Extracted data entries:
>>>>>

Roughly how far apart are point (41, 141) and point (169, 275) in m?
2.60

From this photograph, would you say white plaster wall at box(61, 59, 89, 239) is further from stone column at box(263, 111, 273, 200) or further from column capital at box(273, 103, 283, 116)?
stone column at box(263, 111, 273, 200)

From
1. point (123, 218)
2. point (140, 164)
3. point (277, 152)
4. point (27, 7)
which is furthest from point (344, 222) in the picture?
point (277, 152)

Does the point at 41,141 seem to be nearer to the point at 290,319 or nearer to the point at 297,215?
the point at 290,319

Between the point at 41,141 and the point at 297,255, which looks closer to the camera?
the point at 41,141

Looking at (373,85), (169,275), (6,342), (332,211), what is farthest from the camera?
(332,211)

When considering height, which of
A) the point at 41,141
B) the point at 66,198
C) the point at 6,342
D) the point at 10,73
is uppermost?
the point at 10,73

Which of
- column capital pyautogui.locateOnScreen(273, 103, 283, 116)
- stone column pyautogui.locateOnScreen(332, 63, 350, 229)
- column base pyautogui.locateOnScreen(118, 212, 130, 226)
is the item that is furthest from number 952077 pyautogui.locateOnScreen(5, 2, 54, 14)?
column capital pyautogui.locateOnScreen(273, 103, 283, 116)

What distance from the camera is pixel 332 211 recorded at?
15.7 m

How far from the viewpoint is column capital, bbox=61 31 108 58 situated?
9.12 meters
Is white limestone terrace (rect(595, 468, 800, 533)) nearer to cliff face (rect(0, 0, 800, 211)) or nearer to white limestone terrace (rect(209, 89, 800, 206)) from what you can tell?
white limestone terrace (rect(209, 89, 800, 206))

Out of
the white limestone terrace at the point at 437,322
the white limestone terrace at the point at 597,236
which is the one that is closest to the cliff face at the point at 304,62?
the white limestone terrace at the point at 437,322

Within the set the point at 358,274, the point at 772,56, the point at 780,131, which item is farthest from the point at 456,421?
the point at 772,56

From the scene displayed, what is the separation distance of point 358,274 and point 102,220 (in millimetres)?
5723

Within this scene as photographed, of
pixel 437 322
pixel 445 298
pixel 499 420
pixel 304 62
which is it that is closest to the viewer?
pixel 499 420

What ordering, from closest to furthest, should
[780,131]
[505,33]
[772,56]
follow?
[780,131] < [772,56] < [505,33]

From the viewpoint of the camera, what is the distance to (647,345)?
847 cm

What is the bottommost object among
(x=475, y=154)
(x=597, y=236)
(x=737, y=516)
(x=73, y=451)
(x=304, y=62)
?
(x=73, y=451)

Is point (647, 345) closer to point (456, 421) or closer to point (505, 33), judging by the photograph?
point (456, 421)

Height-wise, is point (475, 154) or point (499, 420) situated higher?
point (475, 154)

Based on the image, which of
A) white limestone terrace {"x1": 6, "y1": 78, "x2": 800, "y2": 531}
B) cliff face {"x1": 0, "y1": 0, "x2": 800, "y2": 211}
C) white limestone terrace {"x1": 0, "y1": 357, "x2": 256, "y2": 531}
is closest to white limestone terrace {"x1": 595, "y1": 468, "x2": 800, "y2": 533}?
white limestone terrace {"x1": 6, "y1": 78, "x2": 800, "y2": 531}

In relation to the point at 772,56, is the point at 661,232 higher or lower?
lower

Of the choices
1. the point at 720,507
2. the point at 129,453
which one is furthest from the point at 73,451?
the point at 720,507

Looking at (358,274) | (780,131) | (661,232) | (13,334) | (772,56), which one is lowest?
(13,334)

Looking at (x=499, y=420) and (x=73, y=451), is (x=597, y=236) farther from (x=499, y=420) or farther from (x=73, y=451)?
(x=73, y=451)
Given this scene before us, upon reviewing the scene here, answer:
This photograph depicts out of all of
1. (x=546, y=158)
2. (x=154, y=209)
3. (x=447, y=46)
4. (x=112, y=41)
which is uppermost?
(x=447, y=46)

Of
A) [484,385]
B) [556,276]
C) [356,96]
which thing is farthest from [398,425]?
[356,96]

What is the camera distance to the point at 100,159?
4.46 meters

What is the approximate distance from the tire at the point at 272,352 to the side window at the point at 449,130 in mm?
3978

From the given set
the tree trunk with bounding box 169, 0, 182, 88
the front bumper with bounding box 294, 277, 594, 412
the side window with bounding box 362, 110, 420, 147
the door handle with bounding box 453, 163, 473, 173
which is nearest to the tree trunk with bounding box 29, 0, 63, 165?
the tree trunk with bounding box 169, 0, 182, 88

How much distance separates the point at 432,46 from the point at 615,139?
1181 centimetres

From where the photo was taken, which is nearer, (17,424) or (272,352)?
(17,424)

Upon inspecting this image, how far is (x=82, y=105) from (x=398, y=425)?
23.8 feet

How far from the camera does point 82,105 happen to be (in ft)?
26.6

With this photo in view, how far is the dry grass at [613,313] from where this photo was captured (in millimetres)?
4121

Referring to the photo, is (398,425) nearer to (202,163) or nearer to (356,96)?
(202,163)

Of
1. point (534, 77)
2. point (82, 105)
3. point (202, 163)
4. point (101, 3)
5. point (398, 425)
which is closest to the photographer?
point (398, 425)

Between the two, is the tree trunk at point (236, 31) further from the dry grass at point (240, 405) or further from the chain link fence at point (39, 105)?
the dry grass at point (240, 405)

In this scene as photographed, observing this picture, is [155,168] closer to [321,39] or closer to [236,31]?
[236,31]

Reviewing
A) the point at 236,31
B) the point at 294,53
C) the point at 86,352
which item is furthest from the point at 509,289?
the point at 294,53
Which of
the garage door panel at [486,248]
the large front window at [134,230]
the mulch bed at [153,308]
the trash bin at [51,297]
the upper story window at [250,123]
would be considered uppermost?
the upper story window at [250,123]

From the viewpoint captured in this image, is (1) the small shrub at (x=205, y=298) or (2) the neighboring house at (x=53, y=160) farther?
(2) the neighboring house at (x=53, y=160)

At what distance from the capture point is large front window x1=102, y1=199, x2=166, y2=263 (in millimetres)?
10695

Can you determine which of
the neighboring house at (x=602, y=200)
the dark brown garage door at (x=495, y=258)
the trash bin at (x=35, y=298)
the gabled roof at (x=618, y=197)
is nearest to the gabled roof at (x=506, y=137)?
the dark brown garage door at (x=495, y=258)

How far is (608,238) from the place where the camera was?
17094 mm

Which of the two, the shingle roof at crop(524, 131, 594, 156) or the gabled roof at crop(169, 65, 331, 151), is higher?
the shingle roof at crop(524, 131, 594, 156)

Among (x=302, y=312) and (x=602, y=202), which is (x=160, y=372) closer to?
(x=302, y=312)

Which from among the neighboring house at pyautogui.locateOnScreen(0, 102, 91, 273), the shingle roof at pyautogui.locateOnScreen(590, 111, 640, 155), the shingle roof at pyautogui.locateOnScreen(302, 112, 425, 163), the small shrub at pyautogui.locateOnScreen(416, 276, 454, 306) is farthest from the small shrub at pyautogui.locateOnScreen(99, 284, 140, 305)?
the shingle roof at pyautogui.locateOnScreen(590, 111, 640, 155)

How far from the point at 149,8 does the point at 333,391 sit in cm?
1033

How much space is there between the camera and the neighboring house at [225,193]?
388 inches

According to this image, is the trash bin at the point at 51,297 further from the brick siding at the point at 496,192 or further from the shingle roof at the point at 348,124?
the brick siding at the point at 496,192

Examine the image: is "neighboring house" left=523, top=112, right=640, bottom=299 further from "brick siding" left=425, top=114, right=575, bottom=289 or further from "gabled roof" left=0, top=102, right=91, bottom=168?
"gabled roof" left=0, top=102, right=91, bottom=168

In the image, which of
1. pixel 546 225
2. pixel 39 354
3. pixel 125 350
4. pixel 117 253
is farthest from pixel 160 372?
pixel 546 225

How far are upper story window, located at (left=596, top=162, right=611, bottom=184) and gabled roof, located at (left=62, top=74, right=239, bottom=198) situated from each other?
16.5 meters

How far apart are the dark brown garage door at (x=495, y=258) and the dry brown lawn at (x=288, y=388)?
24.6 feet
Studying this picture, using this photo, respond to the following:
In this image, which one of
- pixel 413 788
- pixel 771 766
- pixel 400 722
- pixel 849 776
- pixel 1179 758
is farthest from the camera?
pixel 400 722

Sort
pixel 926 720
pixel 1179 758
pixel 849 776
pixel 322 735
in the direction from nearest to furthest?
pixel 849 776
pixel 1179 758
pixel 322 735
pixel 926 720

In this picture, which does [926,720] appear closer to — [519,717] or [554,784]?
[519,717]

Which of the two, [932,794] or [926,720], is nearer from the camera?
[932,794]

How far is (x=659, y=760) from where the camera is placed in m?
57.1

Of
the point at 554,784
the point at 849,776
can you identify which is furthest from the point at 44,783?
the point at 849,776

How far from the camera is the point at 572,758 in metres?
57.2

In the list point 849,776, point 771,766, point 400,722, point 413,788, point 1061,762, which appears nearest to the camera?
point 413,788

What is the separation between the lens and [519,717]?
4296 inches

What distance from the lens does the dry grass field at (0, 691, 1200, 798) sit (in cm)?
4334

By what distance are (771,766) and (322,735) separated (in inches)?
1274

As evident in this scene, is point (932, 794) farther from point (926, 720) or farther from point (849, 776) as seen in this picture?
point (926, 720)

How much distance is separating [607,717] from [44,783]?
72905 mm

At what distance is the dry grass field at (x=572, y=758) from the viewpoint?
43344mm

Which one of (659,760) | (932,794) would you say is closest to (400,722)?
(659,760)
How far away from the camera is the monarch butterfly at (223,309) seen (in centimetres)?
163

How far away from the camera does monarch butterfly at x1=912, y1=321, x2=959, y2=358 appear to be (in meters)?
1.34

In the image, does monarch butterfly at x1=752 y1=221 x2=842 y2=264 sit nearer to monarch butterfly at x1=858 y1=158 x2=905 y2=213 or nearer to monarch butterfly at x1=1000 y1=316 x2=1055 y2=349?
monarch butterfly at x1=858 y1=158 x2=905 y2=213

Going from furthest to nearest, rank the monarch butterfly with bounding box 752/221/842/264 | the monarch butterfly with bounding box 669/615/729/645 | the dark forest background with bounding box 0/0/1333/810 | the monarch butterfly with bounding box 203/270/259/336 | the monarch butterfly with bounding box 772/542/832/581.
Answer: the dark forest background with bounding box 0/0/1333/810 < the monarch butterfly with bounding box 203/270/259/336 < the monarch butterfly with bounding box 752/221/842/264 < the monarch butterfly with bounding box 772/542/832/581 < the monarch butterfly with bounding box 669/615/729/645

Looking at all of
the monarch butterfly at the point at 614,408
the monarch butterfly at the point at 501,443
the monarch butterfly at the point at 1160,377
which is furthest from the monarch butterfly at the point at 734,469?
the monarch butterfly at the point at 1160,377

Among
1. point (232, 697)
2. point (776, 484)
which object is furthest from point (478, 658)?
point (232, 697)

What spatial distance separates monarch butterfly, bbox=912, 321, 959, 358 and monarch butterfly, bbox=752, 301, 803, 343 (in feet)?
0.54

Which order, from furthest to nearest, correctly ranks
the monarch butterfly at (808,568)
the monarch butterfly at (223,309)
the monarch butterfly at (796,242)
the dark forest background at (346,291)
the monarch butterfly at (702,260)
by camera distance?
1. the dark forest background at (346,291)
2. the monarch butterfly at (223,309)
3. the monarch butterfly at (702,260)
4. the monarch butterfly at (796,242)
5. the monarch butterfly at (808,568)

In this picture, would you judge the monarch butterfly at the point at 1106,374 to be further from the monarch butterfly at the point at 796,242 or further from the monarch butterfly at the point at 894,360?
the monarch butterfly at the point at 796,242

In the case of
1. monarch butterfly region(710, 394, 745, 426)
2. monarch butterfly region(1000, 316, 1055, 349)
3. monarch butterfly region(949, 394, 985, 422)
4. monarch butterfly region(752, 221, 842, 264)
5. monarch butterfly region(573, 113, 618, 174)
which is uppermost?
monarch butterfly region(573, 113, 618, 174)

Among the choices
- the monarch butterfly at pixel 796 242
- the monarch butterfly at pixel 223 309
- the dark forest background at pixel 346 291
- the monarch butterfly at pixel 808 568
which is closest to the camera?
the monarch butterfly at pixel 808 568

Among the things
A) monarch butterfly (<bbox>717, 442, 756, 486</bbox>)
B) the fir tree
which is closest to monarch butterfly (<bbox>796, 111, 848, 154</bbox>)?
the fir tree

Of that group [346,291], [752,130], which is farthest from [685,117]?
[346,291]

<<<<<

◆ TASK DESCRIPTION: Convert the items above, from the line with "Can you determine which of" up to and including the line with "16.5 meters", into a Markdown table with the columns Row and Line. Leave out blank lines.

◆ THE RESULT:
| Row | Line |
|---|---|
| 1 | Can you determine which of |
| 2 | the neighboring house at (x=602, y=200) |
| 3 | the dark brown garage door at (x=495, y=258) |
| 4 | the trash bin at (x=35, y=298) |
| 5 | the gabled roof at (x=618, y=197) |
| 6 | is nearest to the gabled roof at (x=506, y=137)? |
| 7 | the dark brown garage door at (x=495, y=258) |
| 8 | How far is (608,238) from the place where the camera was? |
| 9 | 17094 mm |
| 10 | Which of the two, the shingle roof at crop(524, 131, 594, 156) or the gabled roof at crop(169, 65, 331, 151), is higher? |
| 11 | the shingle roof at crop(524, 131, 594, 156) |
| 12 | Among (x=302, y=312) and (x=602, y=202), which is (x=160, y=372) closer to? |
| 13 | (x=302, y=312) |
| 14 | Which from among the neighboring house at pyautogui.locateOnScreen(0, 102, 91, 273), the shingle roof at pyautogui.locateOnScreen(590, 111, 640, 155), the shingle roof at pyautogui.locateOnScreen(302, 112, 425, 163), the small shrub at pyautogui.locateOnScreen(416, 276, 454, 306) is farthest from the small shrub at pyautogui.locateOnScreen(99, 284, 140, 305)? |
| 15 | the shingle roof at pyautogui.locateOnScreen(590, 111, 640, 155) |
| 16 | How far from the point at 149,8 does the point at 333,391 sit in cm? |
| 17 | 1033 |
| 18 | How much space is there between the camera and the neighboring house at [225,193]? |
| 19 | 388 inches |
| 20 | According to this image, is the trash bin at the point at 51,297 further from the brick siding at the point at 496,192 or further from the shingle roof at the point at 348,124? |
| 21 | the brick siding at the point at 496,192 |
| 22 | Examine the image: is "neighboring house" left=523, top=112, right=640, bottom=299 further from "brick siding" left=425, top=114, right=575, bottom=289 or further from "gabled roof" left=0, top=102, right=91, bottom=168? |
| 23 | "gabled roof" left=0, top=102, right=91, bottom=168 |
| 24 | In the image, which of |
| 25 | 1. pixel 546 225 |
| 26 | 2. pixel 39 354 |
| 27 | 3. pixel 125 350 |
| 28 | 4. pixel 117 253 |
| 29 | is farthest from pixel 160 372? |
| 30 | pixel 546 225 |
| 31 | How far are upper story window, located at (left=596, top=162, right=611, bottom=184) and gabled roof, located at (left=62, top=74, right=239, bottom=198) situated from each other? |
| 32 | 16.5 meters |